Gabriel Byrne, by Rudy Waks, 2019

Interview 1

Allocine
Julia Fernandez, news collected on September 30, 2019 – Nov. 5, 2019

The War of the Worlds on Canal +: “an in-depth analysis of human behavior”

Meeting with the series’ performers Gabriel Byrne, Léa Drucker and Elizabeth McGovern, and director Gilles Coulier.

Minor spoilers ahead, so be forewarned!

The cast of the Canal+ series War of the Worlds brings together both French and British actors (and the Irish Gabriel Byrne), a challenge to the director Gilles Coulier, in charge of episodes 1 to 4.
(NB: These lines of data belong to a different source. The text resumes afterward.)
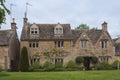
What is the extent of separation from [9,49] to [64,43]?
11113 mm

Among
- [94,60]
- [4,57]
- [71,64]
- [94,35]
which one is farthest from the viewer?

“The process of selecting actors is different in Belgium because we do not have a casting director. For me, casting can be a intense meeting or a simple conversation. Two roles were particularly close to my heart for the choice of actors: that of Emily on the British side, and that of Christine on the French side. For this role, I was impressed by Léa [Drucker’s] performance in the film movie Jusqu’à la garde (Custody, 2017), and she quickly accepted the proposal. We did a casting call for Emily’s character because we were looking for a young actress, and it took us months, but when we found Daisy Edgar Jones, she was the right one!”

The director sought actors with experience, and a certain intelligence of performance (“The moment Gabriel and Elizabeth arrived on the project, I felt that they were made for each other!” ) to embody realistic characters, immersed in an apocalyptic situation.

“In truth, no one really knows in advance how they would react in this extreme situation, and this idea was very interesting to explore,” according to Elizabeth McGovern, who plays Helen. “I think for all of us, what sets the show apart is how it focuses on how humans react to a cataclysm, the idea of ​​the end of the world, rather than surface elements like the appearance of aliens. It analyzes human behavior in depth, in particular the notion that interests me the most: We are all in the same boat, though we live in a world so stratified–the rich are getting richer and the poor are getting more and more poor. People are drastically separated … The series makes the observation that an external enemy could finally unite us, through the goal of common survival, that would put us all on the same level: now there are refugees like the upper middle class, to which the couple Bill and Helen belong. The external enemy is the factor that unifies us as humans.”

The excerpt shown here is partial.